Nenshad Bardoliwalla, former CTO for Enterprise Performance Management (EPM) and Governance, Risk, and Compliance (GRC) at SAP, has written an excellent article that provides "the missing components of the full Enterprise 2.0 picture". It is a must read, both for those who don't see how Enterprise 2.0 fits into their business and for all those Enterprise 2.0 evangelists that seem to think that a new major version does not build upon all previous versions, whether it is a software or an enterprise. Here is a teaser, but you must read the full article since it describes where Enterprise 2.0 fits in the Enterprise:
These definitions of Enterprise 2.0 and their juxtaposition against the definitions of Enterprise 1.0 are misguided. I am certain based on my experience that the free form emergent world depicted as Enterprise 2.0 is NOT an evolution from the structured world of Enterprise 1.0, but rather, the two will exist in an intertwined tapestry that defines the full breadth of what today's enterprises need to look like. It's extremely unhealthy for our industry to pit these two worlds against each other because they will perpetually co-exist."
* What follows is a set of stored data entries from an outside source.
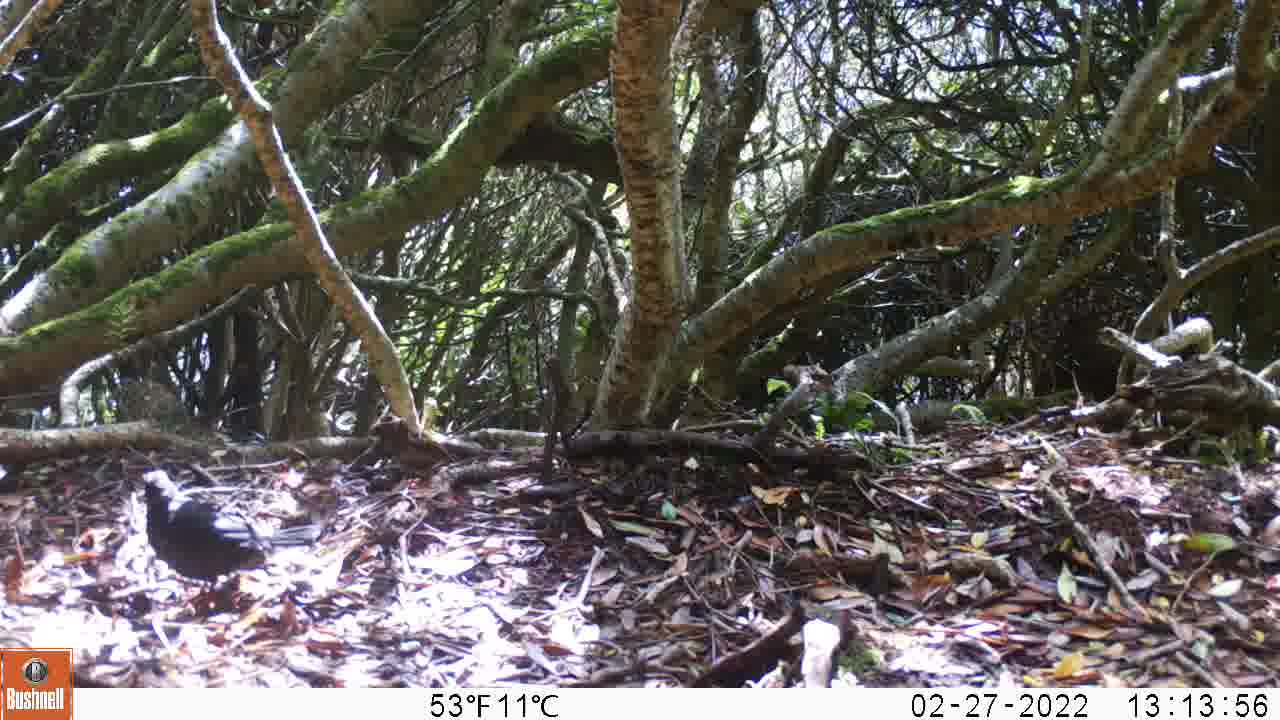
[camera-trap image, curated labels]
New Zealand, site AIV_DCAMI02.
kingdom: Animalia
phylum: Chordata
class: Aves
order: Passeriformes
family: Turdidae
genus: Turdus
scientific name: Turdus merula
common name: eurasian blackbird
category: blackbird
Blackbird (eurasian blackbird) (Turdus merula).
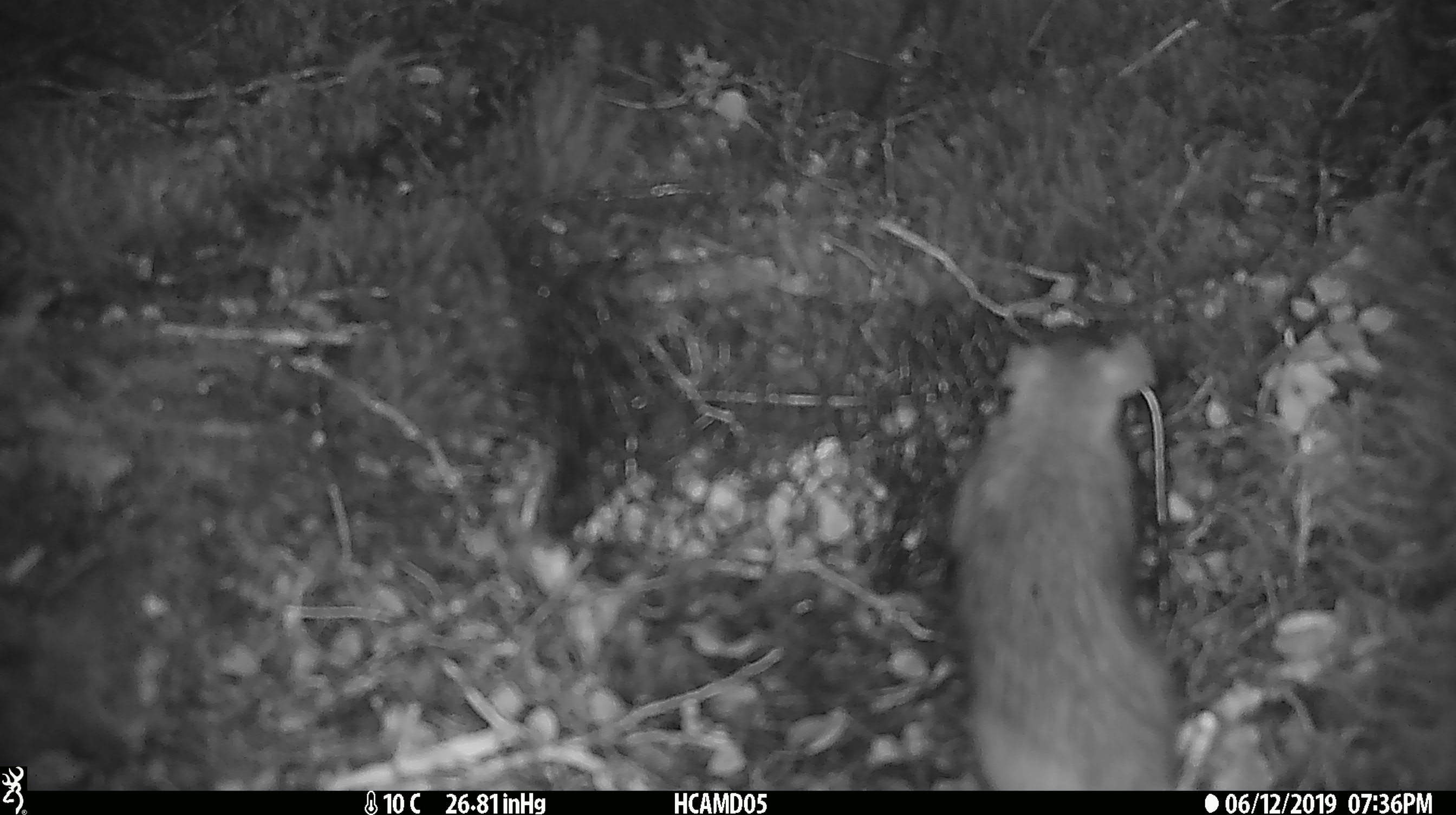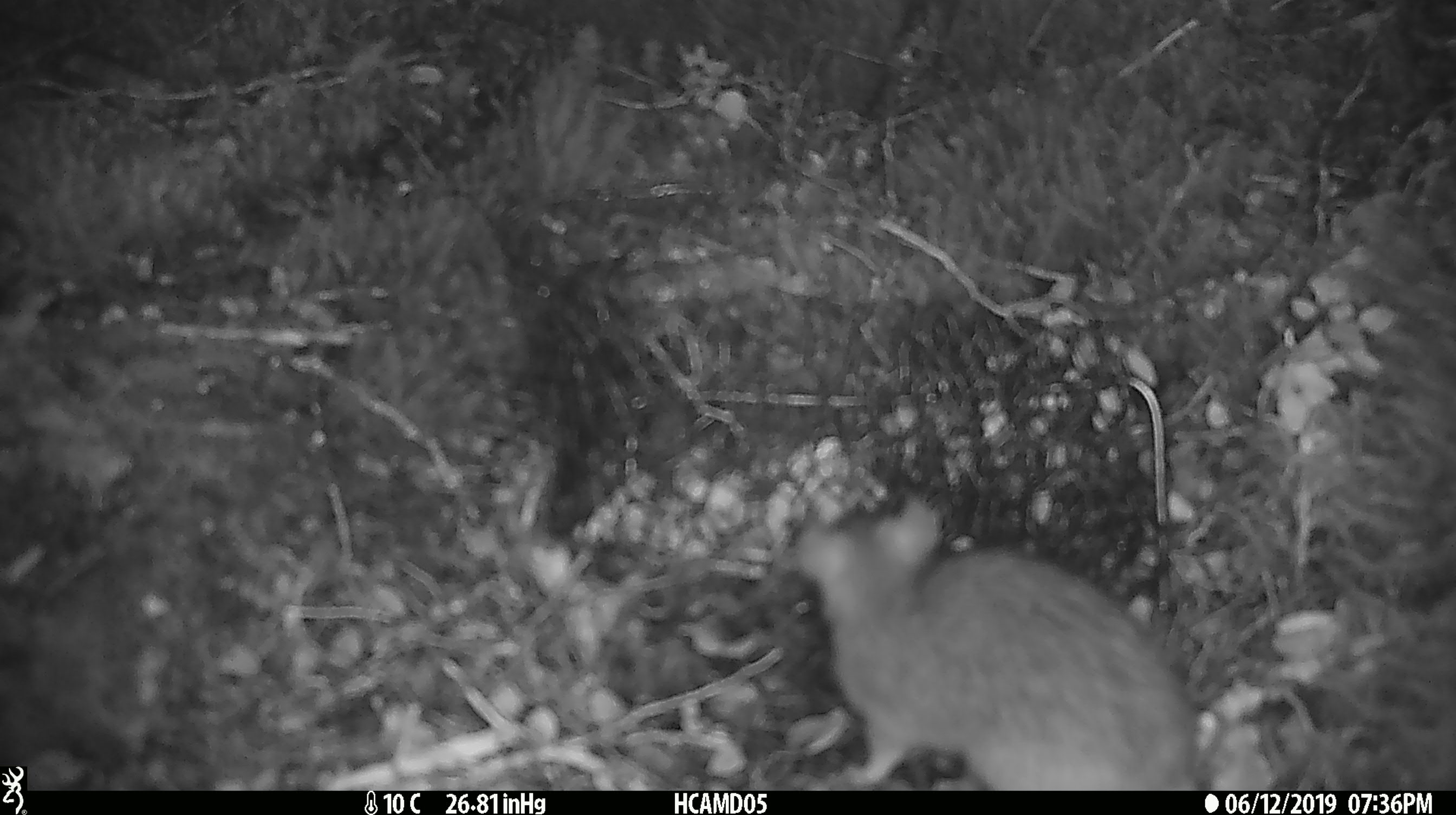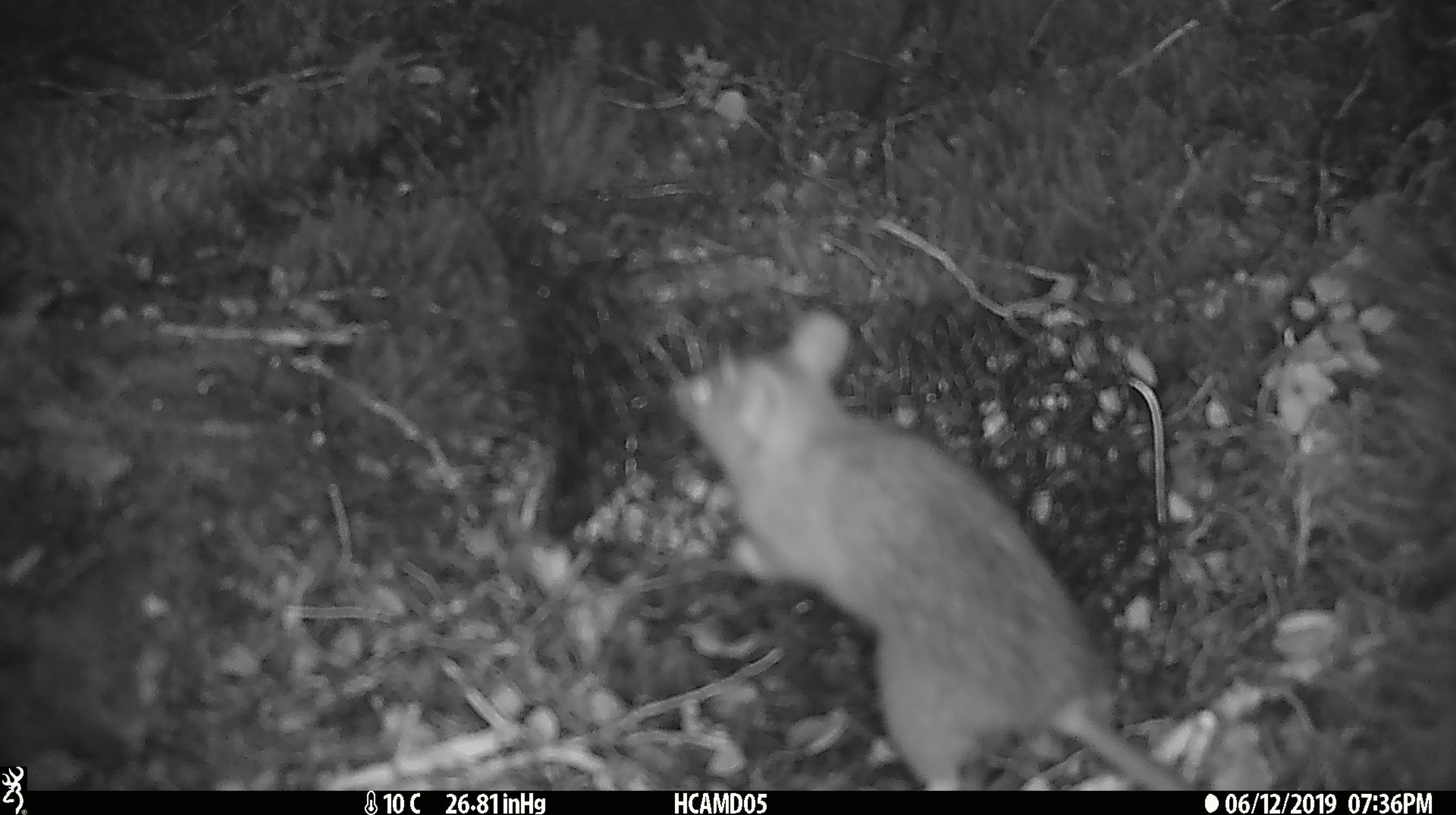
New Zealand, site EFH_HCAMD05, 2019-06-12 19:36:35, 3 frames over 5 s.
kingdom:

If an Enterprise 2.0 tool can: increase the average deal size, reduce cost to serve, increase customer loyalty, decrease new product development time, etc., than there is a legitimate business use case and a hard ROI associated with it. So my advice to both the zealots and naysayers of Enterprise 2.0 would be to take an existing, legitimate pain point, like offer creation, or product development, or customer service, and start by benchmarking your current metrics. If an Enterprise 2.0 tool can move those metrics in the right direction in a provable way, you will have real, hard ROI. If the tool doesn't contribute to moving those process metrics in the way you hoped, then you might have a problem with your executive sponsor.
My comment to the last part about ROI, as I argued in my previous post, is that most organizations are missing "current metrics" when it comes to "knowledge work" that surrounds, enables and supports existing business processes in, say, the R&D and Marketing & Sales departments. They either don't have enough metrics, or the right ones to tell them how they actually perform. This means that there is no baseline to start from and from which to build your business case and calculate ROI. The challenge here is that we need to establish this baseline before we can prove that we can improve it. To be able to do this, we also need develop new or refined approaches, methods and metrics that allow us to establish this baseline because the ones that we have used when measuring performance in transactional business processes can't easily be applied to knowledge work.